─── ページ本文 ───

現在開催中の展覧会NEW INCUBATION 7『パラレルワールド あるいは私は如何にして世界を愛するようになったか』(9月9日[水]~10月18日[日])では,10月3日(土)に開催されるニュイ・ブランシュ KYOTO 2015に合わせて,期間限定の関連企画=パラレルイベントを開催します.この関連企画では,EUGENE KANGAWAとPIERRE JEAN GILOUXのそれぞれが,当センターの特徴的な空間を変容させる作品を発表します.

今回のNEW INCUBATIONでは,アートの立場からオルタナティブな社会のヴィジョンを提示するための最も端的な方法としての映像作品に焦点を当て,ドキュメンタリーでもフィクションでもない映像を制作する2名の気鋭作家,EUGENE KANGAWAと,PIERRE JEAN GILOUXを招き,それぞれの視点から現代の日本を描いた作品を展示しています.両者の作品は,制作の出発点や方法論,世界観こそ対照的ですが,いずれも 「かつてあり得たかもしれない/ いまだ存在していない」日本を扱っています.

これらの作品を「パラレルワールド」と呼ぶことができるのは,いずれも「現実の」風景を映し出したものでありながら,ある段階において「この世ならざるもの」が現出し,現実と非現実とが折り重なりながら両者の境界が抹消されているように感じられるためです.GILOUXは自らの作品のことを,リアリティーとフィクションのあいだを往還しながら現実を再構成する「先取りフィクション」(Prospective Fiction)と呼んでいます.同様に「映像」という形態をとる以前のコンセプトに相当するKANGAWAの 「スクリプト」は,都市計画や企業の研究機関などの分野でも注目され,「映像作品」とは異なるかたちで実現を迎えています.

SF小説や映画のなかに登場する設定が現実化されていく現代において,このような作家の姿勢はアートと社会の関係を考え直すためのきっかけを与えてくれるのではないかと考えます.近代以降,社会から包含的に排除されることで自らの存在意義を見出してきたのがアートだとするならば,一般の社会から「切り離され」ながらも、如何にして「つながる」ことができるのか,それでもなお世界を愛することができるのかを,GILOUXと KANGAWAは作品において示しているように感じられます.

本展覧会の完成形となる展示をぜひこの機会にご覧ください.
日時
2015年10月3日 (土) - 2015年10月9日 (金)

─── 提供データ ───

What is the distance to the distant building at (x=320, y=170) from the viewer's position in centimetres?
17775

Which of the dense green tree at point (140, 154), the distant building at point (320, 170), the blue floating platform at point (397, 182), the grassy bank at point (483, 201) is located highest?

───

(実施する課題)
A. 次の(i)～(iii)の記述が展覧会の紹介文の内容と合っているかどうかを判定せよ。それぞれ「はい」か「いいえ」で答え、判断の根拠となる紹介文の語句をそのまま引用すること。
(i) ニュイ・ブランシュ KYOTO 2015は10月3日(土)に開催される。
(ii) 招かれた2名の作家は、ドキュメンタリー映像を制作する作家である。
(iii) GILOUXは自らの作品を「先取りフィクション」と呼んでいる。
B. 展覧会の紹介文に出てくる月日を、重複を除いてすべて挙げよ。
C. 展覧会の紹介文について、次の問いに答えよ。
(i) 展覧会NEW INCUBATION 7の会期はいつからいつまでか。
(ii) KANGAWAの「スクリプト」は、どのような分野で注目されているか。
(iii) 紹介文の末尾に示された日時はいつからいつまでか。

(課題ごとの出力)
A.
(i) はい。「10月3日(土)に開催されるニュイ・ブランシュ KYOTO 2015」
(ii) いいえ。「ドキュメンタリーでもフィクションでもない映像を制作する2名の気鋭作家」
(iii) はい。「GILOUXは自らの作品のことを,リアリティーとフィクションのあいだを往還しながら現実を再構成する「先取りフィクション」(Prospective Fiction)と呼んでいます」

B. 9月9日、10月18日、10月3日、10月9日

C.
(i) 9月9日(水)から10月18日(日)まで
(ii) 都市計画や企業の研究機関などの分野
(iii) 2015年10月3日(土)から2015年10月9日(金)まで